Case Commented On: R v Brown, 2021 ABCA 273 (CanLII) (Supreme Court of Canada Appeal Hearing Scheduled for November 9, 2021)
What you are about to read is not the usual case commentary. I will not summarize, analyze, or otherwise slice and dice the decision from the Alberta Court of Appeal in R v Brown, 2021 ABCA 273 (CanLII), a case upholding the constitutionality of s 33.1 of the Criminal Code, RSC 1985, c C-46. Rather, I will provide context for the case, setting out the underlying principles at stake and the controversies underpinning the conflicting legal perspectives. Section 33.1 was a response by our lawmakers to the Supreme Court of Canada’s ultimate decision in R v Daviault, 1994 CanLII 61 (SCC), [1994] 3 SCR 63, which found the rule against using intoxication as a defence for general intent offences unconstitutional under s 7 of the Charter (Part I of the Constitution Act, 1982, being Schedule B to the Canada Act 1982 (UK), 1982, c 11), where the accused was in a state of extreme intoxication.
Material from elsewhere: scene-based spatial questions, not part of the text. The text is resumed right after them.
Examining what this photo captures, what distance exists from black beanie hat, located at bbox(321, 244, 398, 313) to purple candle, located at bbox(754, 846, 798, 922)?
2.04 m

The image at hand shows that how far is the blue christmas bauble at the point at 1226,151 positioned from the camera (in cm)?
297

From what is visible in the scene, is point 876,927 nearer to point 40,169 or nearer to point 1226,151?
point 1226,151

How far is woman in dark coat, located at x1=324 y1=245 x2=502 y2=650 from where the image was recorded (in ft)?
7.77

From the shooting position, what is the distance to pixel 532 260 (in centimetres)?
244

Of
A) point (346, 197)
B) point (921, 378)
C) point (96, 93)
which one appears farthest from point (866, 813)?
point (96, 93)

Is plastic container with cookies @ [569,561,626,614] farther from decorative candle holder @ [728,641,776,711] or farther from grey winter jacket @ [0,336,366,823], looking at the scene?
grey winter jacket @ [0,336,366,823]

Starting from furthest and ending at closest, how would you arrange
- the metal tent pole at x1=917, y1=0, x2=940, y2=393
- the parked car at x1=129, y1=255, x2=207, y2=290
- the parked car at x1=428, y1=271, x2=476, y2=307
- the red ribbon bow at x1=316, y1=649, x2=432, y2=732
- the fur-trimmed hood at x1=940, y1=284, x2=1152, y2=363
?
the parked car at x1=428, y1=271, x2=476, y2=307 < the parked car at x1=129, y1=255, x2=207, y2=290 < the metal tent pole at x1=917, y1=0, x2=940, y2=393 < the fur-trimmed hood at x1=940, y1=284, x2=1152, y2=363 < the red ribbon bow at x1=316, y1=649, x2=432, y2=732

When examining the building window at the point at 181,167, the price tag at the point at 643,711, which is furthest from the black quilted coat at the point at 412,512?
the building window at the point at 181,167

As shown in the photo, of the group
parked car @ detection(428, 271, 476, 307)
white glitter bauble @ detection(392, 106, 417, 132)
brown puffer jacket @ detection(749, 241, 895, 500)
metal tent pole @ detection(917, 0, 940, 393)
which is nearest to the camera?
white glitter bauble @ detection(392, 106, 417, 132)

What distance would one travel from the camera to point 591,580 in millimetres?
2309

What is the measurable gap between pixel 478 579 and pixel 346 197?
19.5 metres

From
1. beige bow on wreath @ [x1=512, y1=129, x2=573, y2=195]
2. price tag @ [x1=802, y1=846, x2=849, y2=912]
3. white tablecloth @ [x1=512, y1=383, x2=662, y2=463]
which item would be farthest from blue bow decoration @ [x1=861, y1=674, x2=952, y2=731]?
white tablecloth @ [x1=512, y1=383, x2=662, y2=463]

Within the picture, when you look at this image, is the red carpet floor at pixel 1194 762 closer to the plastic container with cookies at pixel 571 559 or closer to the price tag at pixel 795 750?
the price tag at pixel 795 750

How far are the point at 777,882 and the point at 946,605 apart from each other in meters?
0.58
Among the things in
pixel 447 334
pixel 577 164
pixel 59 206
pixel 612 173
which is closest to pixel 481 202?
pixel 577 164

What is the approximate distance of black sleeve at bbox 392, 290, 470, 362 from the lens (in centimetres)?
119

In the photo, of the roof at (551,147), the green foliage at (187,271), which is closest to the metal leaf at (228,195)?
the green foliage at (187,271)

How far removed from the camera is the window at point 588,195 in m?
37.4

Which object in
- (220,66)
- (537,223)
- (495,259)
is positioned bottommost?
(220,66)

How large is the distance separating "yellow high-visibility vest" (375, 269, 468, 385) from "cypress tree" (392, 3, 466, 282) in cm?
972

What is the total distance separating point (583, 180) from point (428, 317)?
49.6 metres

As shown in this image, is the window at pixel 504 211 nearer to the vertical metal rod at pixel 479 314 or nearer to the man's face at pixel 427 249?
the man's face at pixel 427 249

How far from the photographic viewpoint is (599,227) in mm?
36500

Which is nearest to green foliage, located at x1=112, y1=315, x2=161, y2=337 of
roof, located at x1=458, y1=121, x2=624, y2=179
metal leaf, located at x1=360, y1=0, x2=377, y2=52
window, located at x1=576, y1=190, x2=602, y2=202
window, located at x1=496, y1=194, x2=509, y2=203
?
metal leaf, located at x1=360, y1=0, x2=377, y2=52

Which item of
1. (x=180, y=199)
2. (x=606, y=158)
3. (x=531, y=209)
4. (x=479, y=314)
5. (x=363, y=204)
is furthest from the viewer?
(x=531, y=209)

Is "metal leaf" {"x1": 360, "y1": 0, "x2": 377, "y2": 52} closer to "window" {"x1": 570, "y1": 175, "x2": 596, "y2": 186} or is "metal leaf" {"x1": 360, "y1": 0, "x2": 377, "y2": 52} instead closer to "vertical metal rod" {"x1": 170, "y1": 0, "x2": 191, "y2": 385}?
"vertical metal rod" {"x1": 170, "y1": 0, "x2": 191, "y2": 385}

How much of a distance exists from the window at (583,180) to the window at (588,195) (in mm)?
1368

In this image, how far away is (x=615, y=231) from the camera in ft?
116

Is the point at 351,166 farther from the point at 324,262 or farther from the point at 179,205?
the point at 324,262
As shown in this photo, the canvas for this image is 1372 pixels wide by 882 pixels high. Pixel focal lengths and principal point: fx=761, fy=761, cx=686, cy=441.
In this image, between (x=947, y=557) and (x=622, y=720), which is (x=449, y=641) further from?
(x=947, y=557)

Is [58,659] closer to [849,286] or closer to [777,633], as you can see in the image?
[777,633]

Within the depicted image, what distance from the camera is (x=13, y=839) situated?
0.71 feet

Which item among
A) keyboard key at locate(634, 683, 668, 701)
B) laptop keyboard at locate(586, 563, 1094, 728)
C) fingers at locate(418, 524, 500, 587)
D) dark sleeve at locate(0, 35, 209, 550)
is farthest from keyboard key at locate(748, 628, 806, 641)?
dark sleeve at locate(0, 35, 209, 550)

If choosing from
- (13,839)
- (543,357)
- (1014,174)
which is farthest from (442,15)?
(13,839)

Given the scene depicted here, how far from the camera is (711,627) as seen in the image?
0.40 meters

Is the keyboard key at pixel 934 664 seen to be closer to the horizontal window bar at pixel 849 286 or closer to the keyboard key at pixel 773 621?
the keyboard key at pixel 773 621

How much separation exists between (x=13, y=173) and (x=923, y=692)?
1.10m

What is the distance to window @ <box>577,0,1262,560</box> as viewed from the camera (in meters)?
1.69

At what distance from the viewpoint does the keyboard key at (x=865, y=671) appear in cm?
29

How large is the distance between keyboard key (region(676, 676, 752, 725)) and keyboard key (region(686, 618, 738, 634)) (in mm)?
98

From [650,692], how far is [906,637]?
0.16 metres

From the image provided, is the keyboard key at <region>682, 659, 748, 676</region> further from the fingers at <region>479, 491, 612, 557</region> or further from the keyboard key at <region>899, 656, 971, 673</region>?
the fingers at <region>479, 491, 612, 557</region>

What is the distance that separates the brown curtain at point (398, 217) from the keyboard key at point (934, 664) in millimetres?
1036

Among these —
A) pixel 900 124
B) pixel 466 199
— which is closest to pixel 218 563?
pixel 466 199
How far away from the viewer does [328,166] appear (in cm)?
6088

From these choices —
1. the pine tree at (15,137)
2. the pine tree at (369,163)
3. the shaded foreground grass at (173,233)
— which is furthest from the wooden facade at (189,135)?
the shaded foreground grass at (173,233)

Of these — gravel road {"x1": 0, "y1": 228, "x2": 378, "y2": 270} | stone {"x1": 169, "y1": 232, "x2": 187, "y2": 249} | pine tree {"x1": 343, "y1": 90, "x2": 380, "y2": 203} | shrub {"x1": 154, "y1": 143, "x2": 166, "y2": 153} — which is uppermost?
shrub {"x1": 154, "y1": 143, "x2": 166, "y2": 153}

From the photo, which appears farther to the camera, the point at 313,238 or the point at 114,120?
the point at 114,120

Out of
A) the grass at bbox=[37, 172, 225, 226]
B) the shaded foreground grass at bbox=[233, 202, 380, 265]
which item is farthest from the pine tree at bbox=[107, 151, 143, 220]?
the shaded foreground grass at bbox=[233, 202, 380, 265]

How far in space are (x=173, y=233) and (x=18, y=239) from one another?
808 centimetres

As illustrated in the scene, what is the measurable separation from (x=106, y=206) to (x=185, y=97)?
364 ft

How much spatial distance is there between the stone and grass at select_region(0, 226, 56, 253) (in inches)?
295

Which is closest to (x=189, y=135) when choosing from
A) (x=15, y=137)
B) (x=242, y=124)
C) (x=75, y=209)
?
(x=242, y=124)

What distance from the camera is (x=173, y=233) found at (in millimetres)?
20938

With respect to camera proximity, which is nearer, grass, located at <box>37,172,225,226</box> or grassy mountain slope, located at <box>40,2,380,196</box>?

Section 33.1 promptly foreclosed this limited defence where the accused person used violence against or interfered with the bodily integrity of any person. Although the section was added to the Criminal Code in 1995, a mere one year after the release of Daviault, it is only recently that appellate courts have weighed in on the constitutionality of that section.